The Libyan war is now being treated as a “cautionary tale,” but the lessons that are being drawn are all wrong:

“If Iraq and Afghanistan are examples of overkill and overreach, Libya is the reverse case, where you do too little and get an unacceptable result,” said Brian Katulis, a Middle East specialist at the Center for American Progress, a think tank. “The lesson is that a low tolerance of risk can have its costs.”

The article never mentions that the new Libyan government was firmly opposed to the deployment of a foreign stabilization force. This suited the intervening governments well enough, since there was no appetite in any Western country for another prolonged occupation of a Muslim country. There was no desire to revisit the issue later on either side. The intervening governments could declare victory and forget about Libya, which they did, and the new Libyan government didn’t have to be put in the position of being perceived as their puppet. Putting a U.S. or NATO stabilization force in Libya would have made Western soldiers the targets of attacks, and it is not hard to imagine how it could have made Libya even more violent and unstable than it is today. The error from the start was in pursuing the collapse of the regime, which guaranteed that the country would be wracked by disorder and violence whether Western forces were on the ground there or not.

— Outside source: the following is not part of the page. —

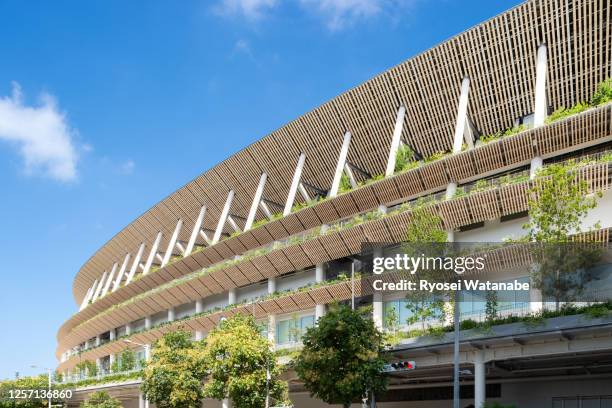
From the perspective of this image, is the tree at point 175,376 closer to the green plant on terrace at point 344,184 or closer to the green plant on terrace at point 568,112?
the green plant on terrace at point 344,184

If Western governments don’t know how to do state-building in the countries they have previously occupied, there is no reason to think that they would have been any more successful in Libya. Since the U.S. and its allies don’t know how to repair the damage that they do with their wars for regime change, the right lesson to draw is that they shouldn’t be waging such unnecessary wars. A “low tolerance for risk” is not the problem. Attacking and overthrowing a government are quite enough “overkill and overreach” on their own, and that is what needs to be carefully avoided in the future.